Bir noktaya değinerek veya başka birinin bilmesi gerektiğini düşündüğünüz bir şeyi açıklayarak, bundan ne elde etmeyi umuyorsunuz? Ve amacınızı kanıtlamanın faydaları, iftira atmanın olası sonuçlarından daha ağır basacak mı? Entelektüel olarak üstün hissetmek için bir arkadaşlığı veya ilişkiyi riske atmaya hazır mısınız? “Ne kazandığınızı düşünün ve bunu yapmanın riski nedir?” Phillips diyor. “Güç mücadelesine değer mi?”
5. “Gerçekten bu kişiden daha fazlasını mı biliyorum, yoksa bu benim bir güvensizliğim mi?”

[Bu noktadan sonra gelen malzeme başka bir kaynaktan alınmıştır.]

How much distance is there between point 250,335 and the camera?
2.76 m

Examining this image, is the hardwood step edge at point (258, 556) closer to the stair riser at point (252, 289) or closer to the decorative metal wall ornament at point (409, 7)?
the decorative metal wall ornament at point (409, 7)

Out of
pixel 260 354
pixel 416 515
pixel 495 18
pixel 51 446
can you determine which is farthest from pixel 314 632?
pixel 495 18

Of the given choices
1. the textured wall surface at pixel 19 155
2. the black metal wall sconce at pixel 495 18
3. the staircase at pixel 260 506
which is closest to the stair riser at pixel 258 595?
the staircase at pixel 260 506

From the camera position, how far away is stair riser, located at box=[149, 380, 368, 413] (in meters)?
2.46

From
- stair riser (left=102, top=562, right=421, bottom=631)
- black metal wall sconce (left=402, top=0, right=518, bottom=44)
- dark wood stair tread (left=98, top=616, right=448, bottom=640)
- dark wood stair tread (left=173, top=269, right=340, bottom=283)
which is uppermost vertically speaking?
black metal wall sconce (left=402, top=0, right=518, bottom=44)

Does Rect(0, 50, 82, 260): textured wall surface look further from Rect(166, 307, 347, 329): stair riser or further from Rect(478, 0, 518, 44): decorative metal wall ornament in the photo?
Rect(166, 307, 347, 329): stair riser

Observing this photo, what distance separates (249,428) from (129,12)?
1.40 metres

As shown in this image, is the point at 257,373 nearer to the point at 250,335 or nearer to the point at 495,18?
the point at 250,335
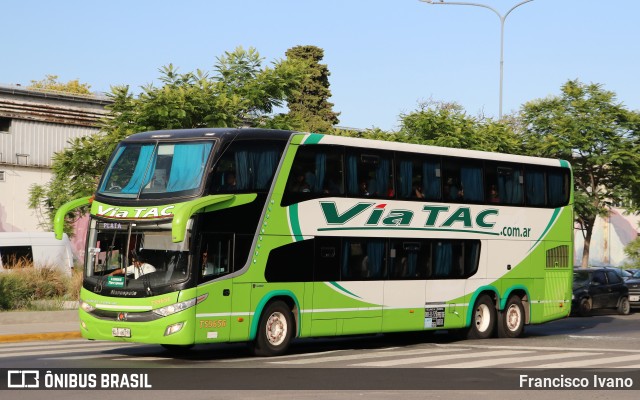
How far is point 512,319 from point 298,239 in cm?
778

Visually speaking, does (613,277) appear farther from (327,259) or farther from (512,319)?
(327,259)

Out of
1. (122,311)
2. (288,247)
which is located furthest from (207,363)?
(288,247)

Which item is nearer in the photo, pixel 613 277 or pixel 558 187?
pixel 558 187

Bu kişiye her ne açıklıyorsan neden açıklıyorsun? Gerçekten daha fazla bilgiye sahip olduğunuz ve onlara yardım etmeye veya içgörü sunmaya çalıştığınız için mi? Yoksa sadece kendinizi onlardan daha akıllı gibi hissettirmek istediğiniz için mi? Phillips, “Hepimizin güvensizlikleri var” diyor ve “bir kişiyi 'birebir' gibi hissetmek, yalnızca konuşma veya ilişkide daha fazla bağlantı kesilmesine neden olur.”
6. "Konuştuğum kişi, bir süredir konuştuğuma göre şimdi konuşmadan gözle görülür bir şekilde ayrıldı mı?"
Siz konuşurken odanın biraz sessizleştiğini fark ettiniz mi? Gözleri parlamış ve siz devam ederken sadece dalgın dalgın başlarını sallıyorlar gibi mi görünüyor? Bu kesinlikle kilitlenmesi gereken bir şey. Ne de olsa DuBois, özellikle kitlenizin konuşmada tekneyi sallamamaya çalıştığı açıksa, “birinin 'Hey, düşünceleriniz için teşekkürler' deme olasılığınız düşük” diyor. Aslında ben de bazı fikirler vermek istiyorum.' Diğer herkes susmuşsa ve sen susmadıysan, büyük ihtimalle iftira atıyorsun demektir."